[start SUPPLIED INFORMATION]

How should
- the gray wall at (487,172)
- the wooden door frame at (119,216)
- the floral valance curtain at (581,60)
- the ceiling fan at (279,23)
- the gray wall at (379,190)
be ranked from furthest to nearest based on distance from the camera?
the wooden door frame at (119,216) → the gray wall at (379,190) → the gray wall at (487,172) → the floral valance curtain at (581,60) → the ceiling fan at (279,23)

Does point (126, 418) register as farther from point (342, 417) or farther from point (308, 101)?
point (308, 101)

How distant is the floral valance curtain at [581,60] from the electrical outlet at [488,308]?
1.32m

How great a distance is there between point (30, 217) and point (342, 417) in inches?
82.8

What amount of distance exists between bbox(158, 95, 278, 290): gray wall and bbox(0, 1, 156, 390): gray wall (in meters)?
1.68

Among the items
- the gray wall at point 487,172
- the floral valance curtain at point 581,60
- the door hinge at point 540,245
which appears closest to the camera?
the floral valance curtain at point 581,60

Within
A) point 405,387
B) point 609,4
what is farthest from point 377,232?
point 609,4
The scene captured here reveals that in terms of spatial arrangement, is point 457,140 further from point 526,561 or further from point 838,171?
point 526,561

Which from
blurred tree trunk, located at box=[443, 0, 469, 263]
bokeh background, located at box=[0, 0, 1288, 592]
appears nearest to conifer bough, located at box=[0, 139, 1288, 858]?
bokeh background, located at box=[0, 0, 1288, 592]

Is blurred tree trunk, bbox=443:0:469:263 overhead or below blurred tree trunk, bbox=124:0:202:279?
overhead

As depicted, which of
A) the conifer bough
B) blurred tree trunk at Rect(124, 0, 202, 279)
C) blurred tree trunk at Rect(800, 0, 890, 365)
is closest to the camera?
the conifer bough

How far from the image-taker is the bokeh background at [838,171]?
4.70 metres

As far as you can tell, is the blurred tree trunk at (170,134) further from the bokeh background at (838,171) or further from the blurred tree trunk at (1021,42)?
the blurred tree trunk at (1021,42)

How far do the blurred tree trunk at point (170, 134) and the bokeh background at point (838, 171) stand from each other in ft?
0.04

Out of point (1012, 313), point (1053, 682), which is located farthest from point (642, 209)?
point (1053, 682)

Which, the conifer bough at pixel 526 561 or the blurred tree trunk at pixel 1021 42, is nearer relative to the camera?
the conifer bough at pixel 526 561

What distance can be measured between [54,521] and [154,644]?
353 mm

[end SUPPLIED INFORMATION]

**WHAT YOU WILL DO**
Copy the listing above in full, substituting "power socket" for every occurrence of "electrical outlet" and leaving the rest unchanged.

**SOLUTION**
How should
- the gray wall at (487,172)
- the wooden door frame at (119,216)
- the floral valance curtain at (581,60)
- the ceiling fan at (279,23)
- the gray wall at (379,190)
be ranked from furthest to nearest based on distance from the camera?
the wooden door frame at (119,216) → the gray wall at (379,190) → the gray wall at (487,172) → the floral valance curtain at (581,60) → the ceiling fan at (279,23)

Does point (126, 418) register as farther from point (342, 417) or farther from point (308, 101)?
point (308, 101)

How distant is the floral valance curtain at [581,60] from the power socket at [488,308]?
1.32m

How great a distance is there between point (30, 217) and point (342, 417) in inches?
82.8

What amount of distance exists between bbox(158, 95, 278, 290): gray wall and bbox(0, 1, 156, 390): gray wall (in meters)?
1.68

Among the items
- the gray wall at point 487,172
- the floral valance curtain at point 581,60
- the door hinge at point 540,245
which appears closest to the camera?
the floral valance curtain at point 581,60

Within
A) point 405,387
B) point 609,4
what is farthest from point 377,232?
point 609,4
The scene captured here reveals that in terms of spatial arrangement, is point 457,140 further from point 526,561 or further from point 838,171?
point 526,561

Which from
blurred tree trunk, located at box=[443, 0, 469, 263]
bokeh background, located at box=[0, 0, 1288, 592]
appears nearest to conifer bough, located at box=[0, 139, 1288, 858]?
bokeh background, located at box=[0, 0, 1288, 592]

Is blurred tree trunk, bbox=443:0:469:263 overhead or below blurred tree trunk, bbox=124:0:202:279?
overhead

As depicted, which of
A) the conifer bough
B) blurred tree trunk at Rect(124, 0, 202, 279)
C) blurred tree trunk at Rect(800, 0, 890, 365)
is closest to the camera?
the conifer bough

How far from the image-taker is the bokeh background at [838,171]?
4.70 metres

As far as you can tell, is the blurred tree trunk at (170,134) further from the bokeh background at (838,171) or further from the blurred tree trunk at (1021,42)?
the blurred tree trunk at (1021,42)

How far do the blurred tree trunk at point (170, 134) and the bokeh background at point (838, 171) stand from each other in ft?
0.04

Out of point (1012, 313), point (1053, 682), which is located farthest from point (642, 209)?
point (1053, 682)

Which, the conifer bough at pixel 526 561 or the blurred tree trunk at pixel 1021 42, is nearer relative to the camera?
the conifer bough at pixel 526 561

What distance can be measured between [54,521] and [154,644]?
353 mm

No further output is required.